Just around the corner from this bustling warren of conviviality, one of the most historically significant artworks in the city goes unnoticed, unvisited, and unappreciated. Sheltered in a vestibule of a stately neoclassical building, it presides over an oasis of solitude and calm. Because none of the guidebooks mention it, very few people are even aware it exists. It is a large painting, and over the century and a quarter since it was painted, it has lost its notoriety but not its significance. To understand this one painting is to understand everything that went wrong in the modern concept of mind and brain. It portrays nothing less than the original sin of neurology and psychiatry, one from which we are still trying to recover.

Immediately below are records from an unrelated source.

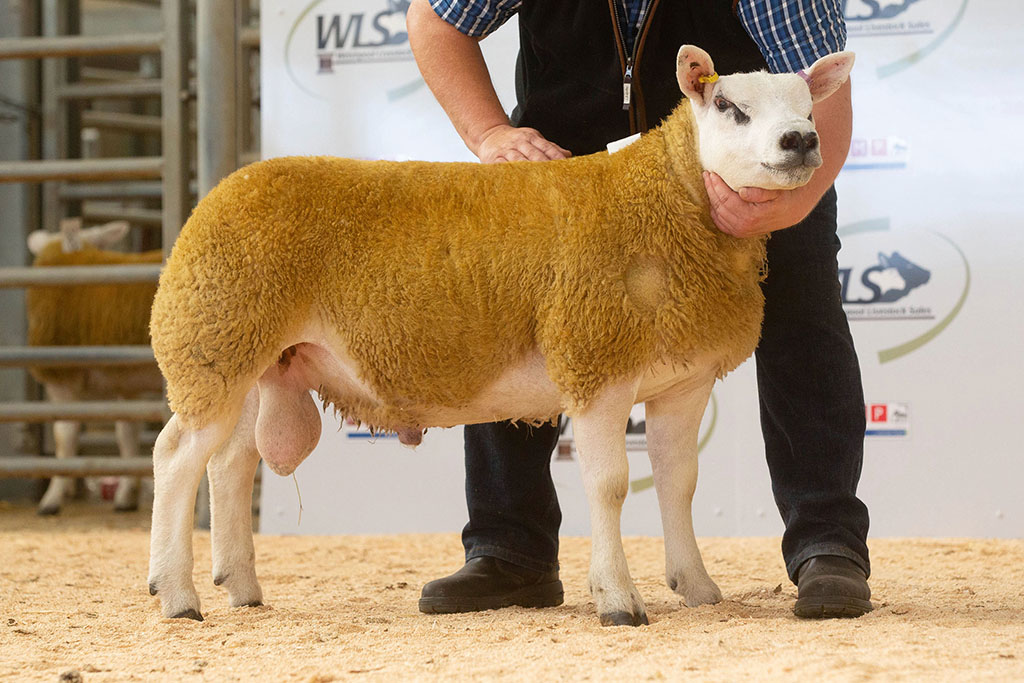 Ynystoddeb Coron Aur, a ram lamb from Euros Jones and family, Llangadog, which sold for 9,000gns.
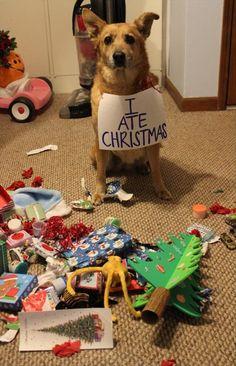 dog shaming, funny dogs - Dump A Day Dog Shaming Pictures, Funny Dog Pictures, Animal Pictures, Funny Photos, Funny Animals With Captions, Funny Captions, Christmas Animals, Christmas Dog, Christmas Trees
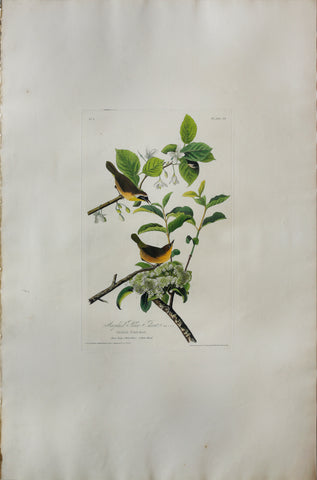 John James Audubon (1785-1851), Plate XXIII Maryland Yellow Throat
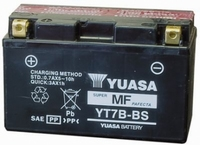 Rotax Batterij Yuasa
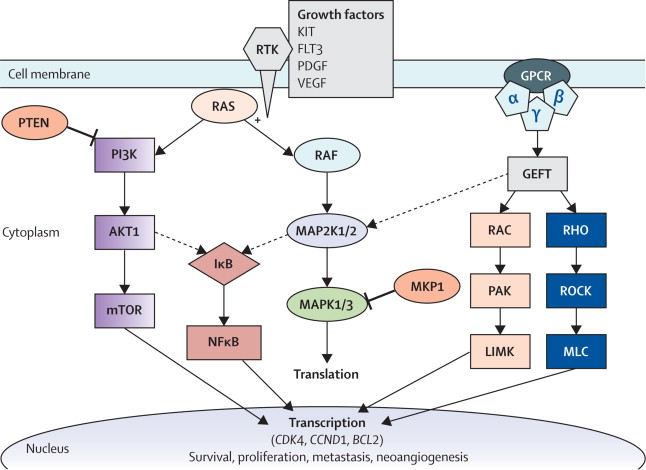 Map2k1 Pathway.Treatment Implications Of The Emerging Molecular Classification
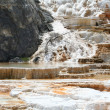 Geyser at Mammoth Hot Springs. — Stock Photo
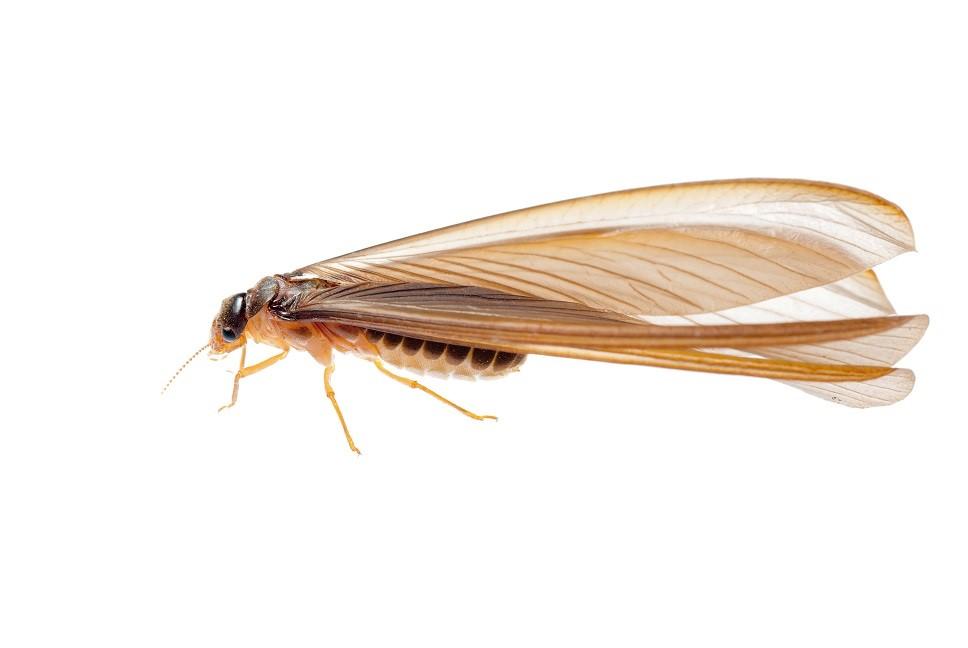 Termite close-up.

The colonnaded building housing the painting is perched on the Rue de l'ecole-de-Medecine, a two-minute walk from the bustle of the Place Saint-Michel. It is the home of Paris Descartes University, a satellite of the Sorbonne. Among other things it contains a museum of medical history: a cabinet of gruesome curiosities including an amputation kit used at the Battle of Waterloo, crude-looking instruments once used to remove bladder stones, and boxes of glass eyes. Admission costs three euros, but the painting can be viewed for free. At nine and a half by fourteen feet, it is too big for the museum's limited wall space and has been accommodated just outside of the main gallery, as if in an afterthought, in a skylighted foyer where, on a sunny day, the glare makes it difficult to take in as a whole. As a further indignity, it is unframed and almost casually hung, a sad fate for a work once hailed as "the success of the Salon of 1887."

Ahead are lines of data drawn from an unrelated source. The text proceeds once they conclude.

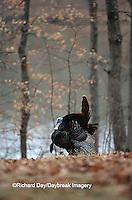 00845-035.20 Eastern Wild Turkey (Meleagris gallopavo silvestris) male/gobbler strutting  Stephen A. Forbes SP, Marion Co.  IL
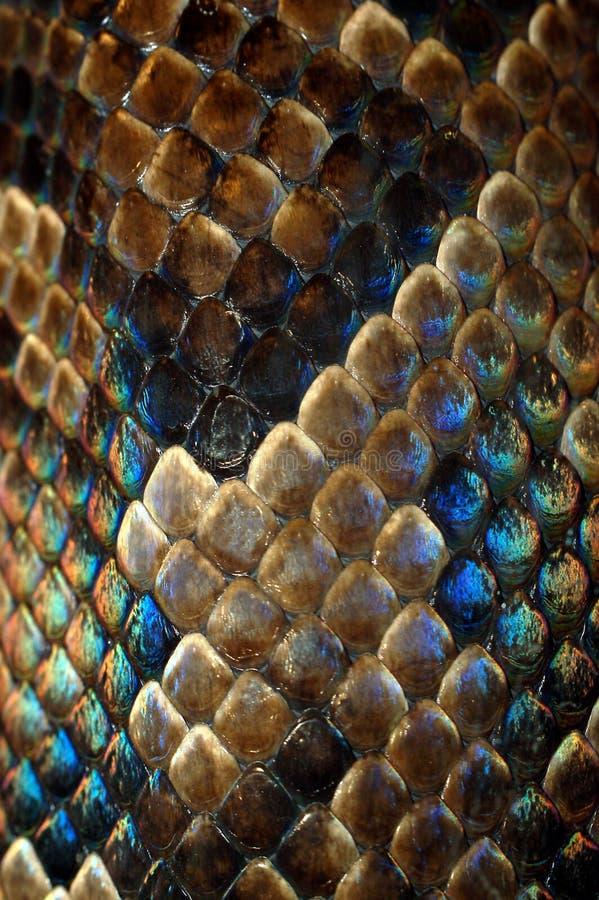 Snakeskin imagens de stock royalty free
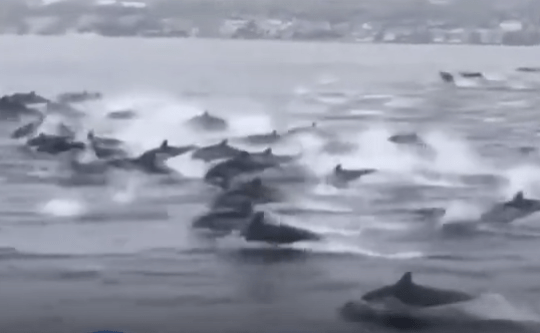 Grab of dolphin pod leaping from the ocean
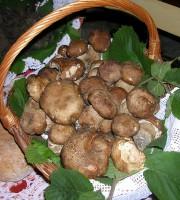 Funghi (foto di repertorio)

The painting is by Andre Brouillet, a journeyman artist who studied with the great Jean-Leon Gerome, had a moment of passing fame, and then slid back into obscurity. He titled the work Une Leon Clinique a la Salpetriere (A Clinical Lesson at the Salpetriere Hospital), and at the Salon des Beaux Arts of 1887, an annual showcase of established and aspiring academically trained artists, it stood out by virtue of its striking subject. Rather than drawing upon the distant past, Brouillet chose to depict a contemporary event, one very much of the moment. The setting is a window-lit room in a hospital. A medical demonstration is in progress before a male audience. At first glance, it appears to be a group portrait of thirty finely rendered individuals. The center of attention is a young woman in a state of semiconsciousness and semi-undress. The scene is highly sexualized and frankly voyeuristic, hardly unusual in the world of academic painting. Two of its more obvious points of reference include a scandalous canvas by Gerome entitled The Slave Market in Rome, featuring a nude young woman standing on an auction block as buyers frantically make their bids. The other, a more subdued work, depicts Philippe Pinel, the aforementioned pioneer in the humane treatment of the insane, as he orders the unshackling of the madwomen at an asylum. Stripped of all context, the subjects of these works are young, vulnerable, exposed, unseeing or semiconscious women under the complete control and watchful eyes of men. In each case the historical moment trumps the sensational content, allowing the paintings to be peddled as art rather than as pornography.

A salon-goer of 1887, unlike the viewer of today, would have known exactly what was going on in Brouillet's canvas. A young woman under hypnosis will be induced to act out a series of seemingly unexplainable physical and mental tasks, during which needles will be passed through her hand with no sensation of pain, paralyses will appear on one side of her body, only to switch sides after the application of a magnet, and her perception, having become sensitized, will allow her to read thoughts and exhibit astounding feats of clairvoyance. Finally, as the piece de resistance, she will respond to a series of random suggestions from her handlers, ranging from the banal-"You are smelling a flower," "You see a snake"-to the fantastic-"You have survived a violent train crash," "You are Kutuzov at the Battle of Borodino." In response to each suggestion she will act out a series of tableaux vivants, all in service of advancing knowledge of one of the most baffling forms of neurosis known to medical science: hysteria.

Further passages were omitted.